A hipoglicemia pós-prandial é uma das principais complicações da cirurgia bariátrica, podendo afetar até 30% dos operados. Ao contrário da hipoglicemia comum, em que o baixo nível de açúcar no sangue está geralmente associado à pouca alimentação, a pós-prandial ocorre depois das refeições, causando no indivíduo sintomas como sudorese, tremores, fraqueza e até confusão mental.
Estudo conduzido na Universidade Harvard, nos Estados Unidos, identificou o papel central da serotonina (hormônio envolvido na regulação do humor) no desenvolvimento da hipoglicemia pós-bariátrica. Os resultados foram divulgados no último dia 12 no Journal of Clinical Investigation e, segundo os autores, indicam caminhos para possíveis tratamentos.
“Identificamos que esse tipo de hipoglicemia está associado à desregulação dos níveis de serotonina no sangue, hormônio que, além de controlar o humor, também é capaz de estimular a secreção dos hormônios insulina (no pâncreas) e GLP-1 (sigla para glucagon-like peptide-1, hormônio produzido no intestino delgado em resposta à ingestão de alimentos) no organismo”, conta Rafael Ferraz-Bannitz, que conduziu a investigação durante estágio no exterior apoiado pela FAPESP. O grupo também recebeu financiamento dos National Institutes of Health (NIH), dos Estados Unidos.
“Observamos que, nos indivíduos com hipoglicemia pós-bariátrica, os níveis de serotonina estão baixos quando eles estão em jejum. No entanto, após uma refeição, aumentam significativamente, ao contrário de pacientes sem sintomas ou de pessoas que não fizeram bariátrica, cujos níveis de serotonina diminuem após uma refeição”, acrescenta Ferraz-Bannitz, que atualmente é pós-doutorando da Joslin Diabetes Center and Harvard Medical School.
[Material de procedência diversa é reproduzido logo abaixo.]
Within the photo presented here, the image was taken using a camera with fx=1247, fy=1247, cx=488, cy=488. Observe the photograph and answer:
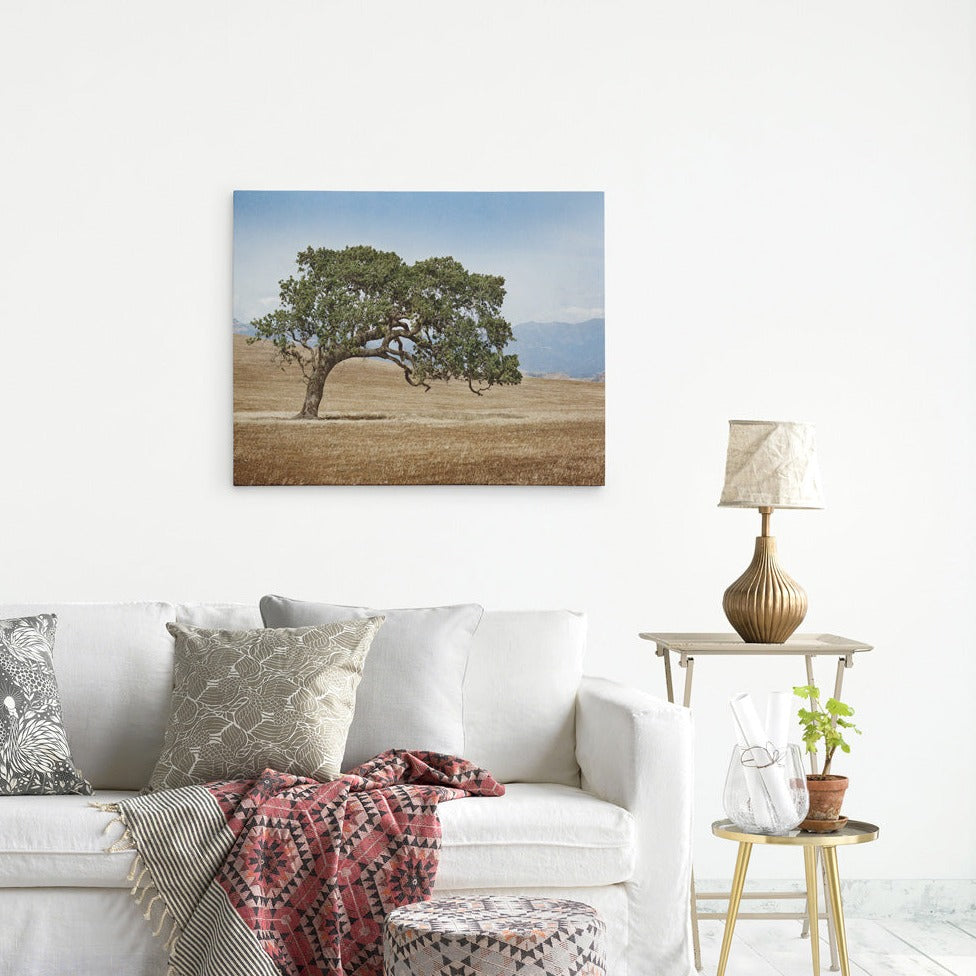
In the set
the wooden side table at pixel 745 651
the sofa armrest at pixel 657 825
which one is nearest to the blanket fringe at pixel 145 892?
the sofa armrest at pixel 657 825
Segundo o pesquisador, embora o problema seja comum – nos Estados Unidos, país com maior número de cirurgias bariátricas do mundo, estima-se que atinja até 30% das pessoas operadas –, ainda pouco se sabia a respeito dos mecanismos que desencadeiam a hipoglicemia pós-prandial. “É algo extremamente incapacitante, os pacientes chegam a concentrar os alimentos em apenas uma refeição por dia, pois sabem que vão passar muito mal. Muitos não conseguem trabalhar, dirigir ou ter o mínimo de qualidade de vida. E é um problema que pode atingir até 83 mil pessoas todos os anos só nos Estados Unidos. No Brasil, esse número também deve ser alto, pois é o segundo país que mais realiza cirurgias bariátricas no mundo”, sublinha o pesquisador.
Os pesquisadores analisaram 189 metabólitos (compostos resultantes das reações enzimáticas do metabolismo) no sangue de três grupos de indivíduos: 13 pacientes com hipoglicemia pós-bariátrica; 10 que realizaram a cirurgia, mas não tinham sintomas; e 8 indivíduos que não realizaram a cirurgia e nem tinham hipoglicemia.
O sangue foi coletado quando os participantes estavam em jejum, 30 minutos após tomarem um shake (composto por proteínas, carboidratos e lipídios) e duas horas após o consumo da bebida (tempo que geralmente os pacientes com hipoglicemia pós-prandial apresentam os sinais).
A análise mostrou alterações sobretudo no padrão de serotonina. “Para muitos metabólitos notamos diferenças significativas entre o grupo que desenvolveu hipoglicemia e aqueles assintomáticos. No entanto, a diferença no padrão de serotonina foi o que mais nos chamou a atenção. Indivíduos com hipoglicemia pós-bariátrica apresentavam níveis de serotonina muito diminuídos no jejum. Curiosamente, em resposta à refeição, houve um aumento de cinco vezes nos níveis desse hormônio nesses indivíduos”, conta Ferraz-Bannitz.
Os pesquisadores encontraram ainda outras alterações metabólicas importantes. “Esses indivíduos, no estado de jejum, apresentavam diminuição nos níveis de 10 aminoácidos, incluindo triptofano [precursor da serotonina], além de biomarcadores relacionados ao diabetes. Em contrapartida, notamos aumento nos níveis de cetonas, ácidos biliares e alguns metabólitos do ciclo de Krebs [que faz parte do processo de produção de energia nas células]”, relata.